● Work task
Look for the line containing "A: Deer (Cervidae)." in the listing below; from there, output every line exactly, the last one included.

┌──

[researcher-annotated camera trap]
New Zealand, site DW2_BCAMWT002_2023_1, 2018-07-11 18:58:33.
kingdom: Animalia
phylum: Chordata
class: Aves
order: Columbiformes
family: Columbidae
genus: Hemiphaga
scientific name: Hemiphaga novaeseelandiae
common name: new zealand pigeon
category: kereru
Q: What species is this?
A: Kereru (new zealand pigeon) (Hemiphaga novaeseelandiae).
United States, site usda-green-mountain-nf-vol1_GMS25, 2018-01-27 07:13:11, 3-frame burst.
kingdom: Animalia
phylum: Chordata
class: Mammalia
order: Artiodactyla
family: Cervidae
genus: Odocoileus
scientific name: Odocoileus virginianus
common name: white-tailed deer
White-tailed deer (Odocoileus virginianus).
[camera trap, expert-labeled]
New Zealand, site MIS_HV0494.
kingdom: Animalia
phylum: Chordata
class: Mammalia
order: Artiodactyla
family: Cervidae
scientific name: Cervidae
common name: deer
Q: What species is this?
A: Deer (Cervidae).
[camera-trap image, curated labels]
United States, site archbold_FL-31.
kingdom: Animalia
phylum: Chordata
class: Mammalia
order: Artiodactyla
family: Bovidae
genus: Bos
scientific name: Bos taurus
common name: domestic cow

└──

● Response to the exercise
A: Deer (Cervidae).
[camera-trap image, curated labels]
United States, site archbold_FL-31.
kingdom: Animalia
phylum: Chordata
class: Mammalia
order: Artiodactyla
family: Bovidae
genus: Bos
scientific name: Bos taurus
common name: domestic cow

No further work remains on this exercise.